If she were a forward woman, she would like to kiss his feet 
and feel that texture beneath her lips.

xxxxx

              Once, she had killed a man.  The sun had been 
looming and rayless that day and the night was charged.  
Blood absorbing into her flesh and his thumb on her wrist, a 
touch as soft as a sparrow's and as heavy as the muddled 
stars.  Let me help you, he said and she let him.

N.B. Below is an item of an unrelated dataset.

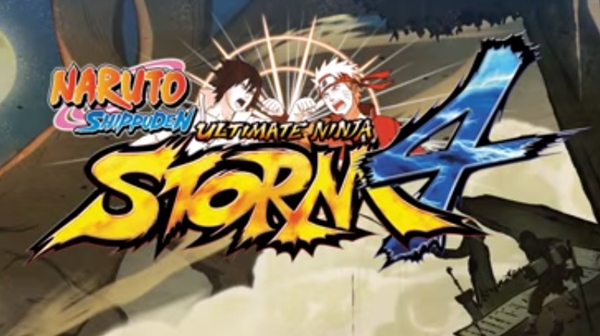 Naruto shippuden ultimate ninja storm 4 release date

              There were dishes in the sink when they left 
her death-permeated existence.  Clear dishes and stagnant 
water and she had the foolish urge to wash them before she 
left, to clean up, to take back what Donnie Pfaster had taken 
from her.  And Mulder had let her do that as well.  The water 
was hot, hot, hot.  Scalding, and he fixed the temperature 
and slicked their hands together with soap.  Bubbles.  One 
caught in the air and drifted aimlessly, eventually alighting 
upon his shoulder. A benediction, she would think later. 

xxxxx

              Venus is the most symmetrical of the planets, 
he tells her, having an eccentricity of less than one per 
cent.  His bed again.  They are on their stomachs and their 
legs brush.  There is a large window and from here they can 
navigate the constellations, and they do.  Past the Milky Way 
and Ursa Major.  

              "Isn't there a star named after the Fox?"

              "Yeah.  Velpecula."

              "And where is that?"

              "Between 12 Vul and 17 Vul and half a degree to 
the South."

              "And where is that?"  Repeating it and he 
smiles tiredly.

              "I have no idea."  He laces his fingers beneath 
his chin and flickers damp lashes shut.  Sometime before she 
has arrived he has had a shower and he is sweet and clean 
smelling.  She lowers her face to the soft comforter and 
watches him.

              "I'd like to stay for as long as you'll let me 
Mulder."

              His jaw clenches nearly imperceptibly with some 
flitting emotion.  They are both such closed off people, not 
wanting to admit even a singular weakness.  But his face is 
stained with tears now and his skin is pale and fragile and 
paper-thin when she runs her pinky down his cheek.  He lets 
her do this, opens one liquid eye and follows her with it.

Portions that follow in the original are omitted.